The new demonstrations follow student and union rejection of President Jacques Chirac’s bid to soften the blow of a jobs law that would make it easier to sack young workers.
“We are on the edge of victory,” said Bruno Julliard, head of a leading students’ union, on France Inter radio yesterday.
Embattled prime minister Dominique de Villepin convened his government yesterday to consider France’s stagnant job market and soaring youth unemployment. Villepin, who devised the law and has been devastated by the fury against it, sought to show that he was still in charge of a government increasingly threatened with fracture over the measure.
The head of the CGT union, Bernard Thibault, said on RMC radio that he hoped for “the strongest possible” turnout today.

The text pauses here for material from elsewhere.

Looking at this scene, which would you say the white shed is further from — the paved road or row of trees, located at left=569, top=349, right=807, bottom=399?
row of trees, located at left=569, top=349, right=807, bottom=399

Unions expect the protests to match a similar action last week that brought at least a million people on the streets.
Paris is deploying about 4,000 police to keep order during the protest in the capital, one of about 150 planned around the country. Other recent demonstrations over the law have turned violent.
Yesterday, protesters disrupted air, train and car traffic. Flights in and out of Paris’ Orly airport were delayed as the civil aviation authority prepared for today’s disruptions. Students blocked major roads near Paris and Lyon, in the south east, snarling traffic for several miles. Protesters also blocked rail traffic in Rouen in the north west.
A handful of members of the Green Party staged a sit-in yesterday at the Sorbonne university, which has been shuttered for weeks.
The uproar is over a “first job contract”, which Villepin championed as a way to boost hiring of young people by easing the rules for sacking workers under 26 in their first two years on a job. Proponents say it will help push France into the global economy; opponents say it will erode the country’s hallmark worker protections.
Chirac signed the law on Sunday – but urged that it not be applied until a new, softer version was devised with two key modifications that took opponents’ concerns into account.
At a meeting with Villepin and other top officials, Chirac called for full co-operation between top politicians from the ruling conservative party and the Cabinet over the changes, the presidential palace said.
But protesters said modifying the law was not enough.
Thibault and Julliard said talks were possible between unions and student groups and politicians from the ruling UMP party – but repeated their insistence that the contract be repealed.
Villepin was visibly subdued at yesterday’s government meeting, his rhetoric toned down – while his chief rival, interior minister Nicolas Sarkozy, emerged buoyant.
The prime minister admitted that the government needed to better explain its work to the French public – an apparent reference to his failure to consult with unions and student groups before introducing the jobs law. That failure, and his haste to push the law through parliament, fuelled anger over the measure.
Sarkozy, who has offered to broker talks with unions and has distanced himself from the unpopular law, is the only government official to come out on top in the crisis. Sarkozy, a top presidential hopeful for next year’s elections, hosted a UMP party meeting yesterday.